> INSTRUCTIONS TO FOLLOW
For this exercise, copy the data exactly and omit any images.

---------- DATA ----------

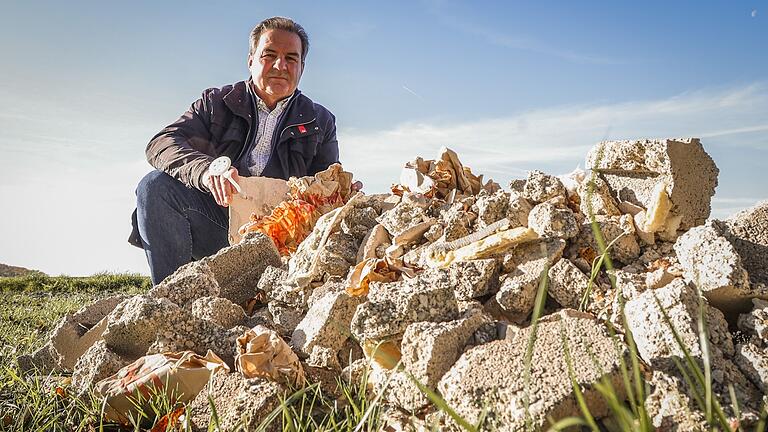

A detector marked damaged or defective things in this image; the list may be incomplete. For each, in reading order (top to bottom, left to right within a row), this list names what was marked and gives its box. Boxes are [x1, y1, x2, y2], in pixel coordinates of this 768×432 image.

broken concrete block [47, 294, 128, 372]
broken concrete block [71, 340, 130, 394]
broken concrete block [190, 296, 244, 330]
broken concrete block [201, 231, 282, 306]
broken concrete block [256, 264, 286, 298]
broken concrete block [292, 288, 364, 356]
broken concrete block [352, 272, 460, 342]
broken concrete block [400, 310, 488, 388]
broken concrete block [420, 258, 498, 302]
broken concrete block [474, 190, 510, 230]
broken concrete block [508, 192, 532, 226]
broken concrete block [498, 240, 564, 318]
broken concrete block [436, 308, 628, 430]
broken concrete block [524, 170, 568, 203]
broken concrete block [528, 202, 576, 240]
broken concrete block [548, 258, 592, 308]
broken concrete block [576, 175, 624, 218]
broken concrete block [588, 138, 720, 230]
broken concrete block [624, 278, 732, 370]
broken concrete block [672, 221, 752, 308]
broken concrete block [728, 202, 768, 286]
broken concrete block [732, 340, 768, 394]
broken concrete block [188, 372, 284, 430]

----------

> SOLUTION
A detector marked damaged or defective things in this image; the list may be incomplete. For each, in reading order (top to bottom, left to right within a row), this list names what was marked and gives its box. Boxes are [x1, y1, x2, y2], in pixel coordinates of this 768×432 image.

broken concrete block [47, 294, 128, 372]
broken concrete block [71, 340, 130, 394]
broken concrete block [190, 296, 244, 330]
broken concrete block [201, 231, 282, 306]
broken concrete block [256, 264, 286, 298]
broken concrete block [292, 288, 364, 356]
broken concrete block [352, 272, 460, 342]
broken concrete block [400, 310, 488, 388]
broken concrete block [420, 258, 498, 302]
broken concrete block [474, 190, 510, 230]
broken concrete block [508, 192, 532, 226]
broken concrete block [498, 240, 564, 318]
broken concrete block [436, 308, 628, 430]
broken concrete block [524, 170, 568, 203]
broken concrete block [528, 202, 576, 240]
broken concrete block [548, 258, 592, 308]
broken concrete block [576, 175, 624, 218]
broken concrete block [588, 138, 720, 230]
broken concrete block [624, 278, 732, 370]
broken concrete block [672, 221, 752, 308]
broken concrete block [728, 202, 768, 286]
broken concrete block [732, 340, 768, 394]
broken concrete block [188, 372, 284, 430]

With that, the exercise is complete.